Éolienne avec enroulements de rotor supraconducteurs

17 décembre 2018, 16:31
Éolienne avec enroulements de rotor supraconducteurs
Éolienne avec enroulements de rotor supraconducteurs


L’éolienne construite près de Thyborøn, sur la côte occidentale du Danemark, est une première mondiale : le générateur classique à aimants permanents a été remplacé par une version dotée d’éléments supraconducteurs. Cette nouvelle turbine est plus compacte, deux fois plus légère et peut néanmoins produire la même quantité d'énergie.

Supraconducteurs

Les supraconducteurs viennent remplacer les aimants massifs et lourds d’une éolienne classique. Exactement comme dans la dynamo d'un vélo traditionnel, les aimants tournent à l'intérieur de bobines, chargées de convertir l'énergie mécanique en énergie électrique. Mais il est possible de fabriquer des aimants puissants à l’aide de bobines constituées de supraconducteurs : ils sont plus légers et utilisent moins de terres rares, notamment le néodyme. Alléger la turbine a pour avantage supplémentaire d’optimiser le mat, mais aussi de simplifier le transport du fait de la taille réduite du générateur (même si le problème ne se pose qu'une fois dans la vie d'une turbine).

Bande supraconductrice

Les supraconducteurs conduisent le courant sans résistance, D'où la possibilité de disposer de fortes intensités et de puissants champs magnétiques. En contrepartie, il est nécessaire de les refroidir à très basse température. Les aimants de ce nouveau rotor sont construits à l'aide de bandes supraconductrices : une mince couche de matériau supraconducteur, chargée de conduire le courant, est déposée sur un support flexible en acier.

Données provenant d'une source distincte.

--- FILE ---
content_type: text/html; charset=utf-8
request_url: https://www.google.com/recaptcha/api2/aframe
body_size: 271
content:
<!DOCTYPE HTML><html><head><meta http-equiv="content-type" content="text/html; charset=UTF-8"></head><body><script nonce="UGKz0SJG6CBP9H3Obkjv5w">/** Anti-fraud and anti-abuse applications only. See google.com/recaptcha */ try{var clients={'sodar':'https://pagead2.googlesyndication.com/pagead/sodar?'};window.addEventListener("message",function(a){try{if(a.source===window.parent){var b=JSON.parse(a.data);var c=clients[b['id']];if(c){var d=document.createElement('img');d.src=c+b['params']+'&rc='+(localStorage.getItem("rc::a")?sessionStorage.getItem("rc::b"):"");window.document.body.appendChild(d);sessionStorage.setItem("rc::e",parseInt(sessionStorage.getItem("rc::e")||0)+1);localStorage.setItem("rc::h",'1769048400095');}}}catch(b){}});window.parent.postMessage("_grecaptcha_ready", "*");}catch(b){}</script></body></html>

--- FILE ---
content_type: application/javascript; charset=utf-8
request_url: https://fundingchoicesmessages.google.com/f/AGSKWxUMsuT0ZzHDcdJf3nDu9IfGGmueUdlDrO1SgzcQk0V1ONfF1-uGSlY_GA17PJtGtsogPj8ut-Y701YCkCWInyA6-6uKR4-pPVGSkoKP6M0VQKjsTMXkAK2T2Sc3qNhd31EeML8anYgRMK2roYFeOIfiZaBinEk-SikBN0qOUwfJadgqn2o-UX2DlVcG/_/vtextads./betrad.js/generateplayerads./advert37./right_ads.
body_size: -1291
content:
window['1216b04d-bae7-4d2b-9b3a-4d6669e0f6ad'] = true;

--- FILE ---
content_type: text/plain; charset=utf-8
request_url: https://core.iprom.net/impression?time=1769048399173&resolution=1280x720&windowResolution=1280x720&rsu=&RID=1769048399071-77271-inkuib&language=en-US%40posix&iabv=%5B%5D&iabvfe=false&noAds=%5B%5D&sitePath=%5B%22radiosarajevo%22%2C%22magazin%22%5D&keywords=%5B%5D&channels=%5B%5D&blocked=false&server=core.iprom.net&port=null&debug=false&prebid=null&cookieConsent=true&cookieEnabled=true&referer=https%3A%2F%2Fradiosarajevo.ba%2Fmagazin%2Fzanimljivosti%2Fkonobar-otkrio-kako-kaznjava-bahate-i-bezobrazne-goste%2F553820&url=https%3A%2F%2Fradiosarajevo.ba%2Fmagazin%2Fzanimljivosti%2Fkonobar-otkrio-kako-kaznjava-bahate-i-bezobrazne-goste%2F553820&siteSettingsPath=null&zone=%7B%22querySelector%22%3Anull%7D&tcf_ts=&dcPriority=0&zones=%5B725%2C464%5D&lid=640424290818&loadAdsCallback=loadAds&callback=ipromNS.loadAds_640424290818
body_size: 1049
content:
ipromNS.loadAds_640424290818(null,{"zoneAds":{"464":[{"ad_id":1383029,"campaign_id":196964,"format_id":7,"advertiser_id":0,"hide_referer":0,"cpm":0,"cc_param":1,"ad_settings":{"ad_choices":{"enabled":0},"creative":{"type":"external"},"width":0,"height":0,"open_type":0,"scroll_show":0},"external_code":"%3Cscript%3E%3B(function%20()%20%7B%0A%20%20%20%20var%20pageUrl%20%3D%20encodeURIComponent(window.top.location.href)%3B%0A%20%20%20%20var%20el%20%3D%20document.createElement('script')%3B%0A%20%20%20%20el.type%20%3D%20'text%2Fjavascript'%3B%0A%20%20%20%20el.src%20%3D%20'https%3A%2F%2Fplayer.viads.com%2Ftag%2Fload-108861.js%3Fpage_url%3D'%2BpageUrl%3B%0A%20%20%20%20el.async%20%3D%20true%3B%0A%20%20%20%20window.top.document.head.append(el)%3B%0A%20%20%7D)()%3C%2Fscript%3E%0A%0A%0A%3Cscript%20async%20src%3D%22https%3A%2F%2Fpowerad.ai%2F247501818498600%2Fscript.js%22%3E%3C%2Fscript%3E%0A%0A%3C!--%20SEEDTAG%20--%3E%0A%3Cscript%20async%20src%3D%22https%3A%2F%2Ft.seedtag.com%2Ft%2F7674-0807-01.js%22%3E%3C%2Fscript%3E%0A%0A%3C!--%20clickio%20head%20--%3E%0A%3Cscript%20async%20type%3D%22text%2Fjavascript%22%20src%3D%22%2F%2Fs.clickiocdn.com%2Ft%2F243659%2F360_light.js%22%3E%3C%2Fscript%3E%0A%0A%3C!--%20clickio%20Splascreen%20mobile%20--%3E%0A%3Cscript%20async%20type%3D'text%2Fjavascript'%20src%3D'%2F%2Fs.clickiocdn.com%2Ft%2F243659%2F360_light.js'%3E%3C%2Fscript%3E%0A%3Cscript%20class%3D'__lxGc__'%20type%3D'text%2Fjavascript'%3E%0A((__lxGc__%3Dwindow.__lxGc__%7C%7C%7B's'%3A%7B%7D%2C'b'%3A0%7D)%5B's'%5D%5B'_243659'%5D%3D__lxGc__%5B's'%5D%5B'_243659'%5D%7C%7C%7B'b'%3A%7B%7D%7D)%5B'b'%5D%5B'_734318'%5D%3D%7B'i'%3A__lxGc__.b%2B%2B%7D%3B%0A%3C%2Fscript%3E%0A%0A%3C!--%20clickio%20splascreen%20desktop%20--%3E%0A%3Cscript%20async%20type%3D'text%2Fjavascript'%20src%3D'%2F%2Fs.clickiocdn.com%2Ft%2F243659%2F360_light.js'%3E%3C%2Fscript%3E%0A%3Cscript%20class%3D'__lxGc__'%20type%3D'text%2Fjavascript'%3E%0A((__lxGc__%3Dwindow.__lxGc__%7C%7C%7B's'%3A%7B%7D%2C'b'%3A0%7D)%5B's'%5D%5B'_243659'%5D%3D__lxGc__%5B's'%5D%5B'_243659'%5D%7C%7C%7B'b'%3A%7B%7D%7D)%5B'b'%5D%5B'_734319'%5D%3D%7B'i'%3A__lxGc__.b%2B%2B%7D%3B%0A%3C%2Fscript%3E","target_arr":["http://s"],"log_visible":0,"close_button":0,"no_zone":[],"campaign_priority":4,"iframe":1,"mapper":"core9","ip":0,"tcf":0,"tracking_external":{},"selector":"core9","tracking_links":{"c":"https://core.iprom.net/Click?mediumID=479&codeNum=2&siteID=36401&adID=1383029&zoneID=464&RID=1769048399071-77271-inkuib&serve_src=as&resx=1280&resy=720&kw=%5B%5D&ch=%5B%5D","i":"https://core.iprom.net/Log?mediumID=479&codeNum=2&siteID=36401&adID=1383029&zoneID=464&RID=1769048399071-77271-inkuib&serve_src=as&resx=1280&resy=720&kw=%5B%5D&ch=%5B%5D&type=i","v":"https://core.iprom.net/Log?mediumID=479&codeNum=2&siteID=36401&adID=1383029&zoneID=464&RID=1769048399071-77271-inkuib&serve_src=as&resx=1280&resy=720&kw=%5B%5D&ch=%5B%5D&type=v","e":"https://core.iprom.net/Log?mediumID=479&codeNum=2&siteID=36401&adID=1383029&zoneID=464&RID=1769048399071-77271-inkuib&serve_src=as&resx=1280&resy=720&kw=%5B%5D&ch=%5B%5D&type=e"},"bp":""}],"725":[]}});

La fabrication de cette bande a aujourd'hui dépassé le stade du laboratoire et permet la production au kilomètre. Deux refroidisseurs cryogéniques compacts sont entraînés avec le rotor et assurent une température de – 240 °C.

Spécialiste du froid

L'université de Twente (Pays-Bas) est chargée tout ce qui a trait au froid dans ce projet : essais des bandes et des enroulements magnétiques, détermination des conditions optimales de refroidissement et assemblage complet du rotor.

Après deux ans d'essais en laboratoire, tous les éléments ont été assemblés au cours de l'été 2018 : le générateur d'un diamètre de 4 m – près de 1,50 m de moins que la version classique – a été transporté sur le site de Thyborøn, après avoir subi des essais au sol à Bremerhaven, au sein du Fraunhofer Institut für Windenergie und Energiesysteme. Il a été ensuite installé dans une turbine GC1 fabriquée par Envision, capable de produire 3,6 MW, et dotée de deux pales de rotor d’un diamètre de 128 m.